*** Data to process ***
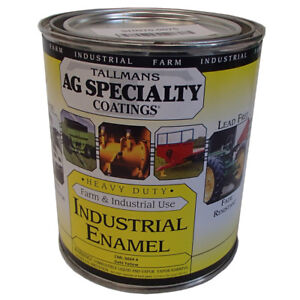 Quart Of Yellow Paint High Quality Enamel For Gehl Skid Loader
*** End of Data to process ***
*** Data to process ***
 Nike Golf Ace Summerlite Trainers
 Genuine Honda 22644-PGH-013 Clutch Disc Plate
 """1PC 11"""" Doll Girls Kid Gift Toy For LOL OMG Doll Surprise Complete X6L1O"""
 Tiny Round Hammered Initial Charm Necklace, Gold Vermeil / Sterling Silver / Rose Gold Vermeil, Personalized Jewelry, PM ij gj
*** End of Data to process ***
Print, without alteration, only the lines above between the one holding "Nike Golf Ace Summerlite Trainers" and the one holding "Tiny Round Hammered", inclusive.

## Exercise response
 Nike Golf Ace Summerlite Trainers
 Genuine Honda 22644-PGH-013 Clutch Disc Plate
 """1PC 11"""" Doll Girls Kid Gift Toy For LOL OMG Doll Surprise Complete X6L1O"""
 Tiny Round Hammered Initial Charm Necklace, Gold Vermeil / Sterling Silver / Rose Gold Vermeil, Personalized Jewelry, PM ij gj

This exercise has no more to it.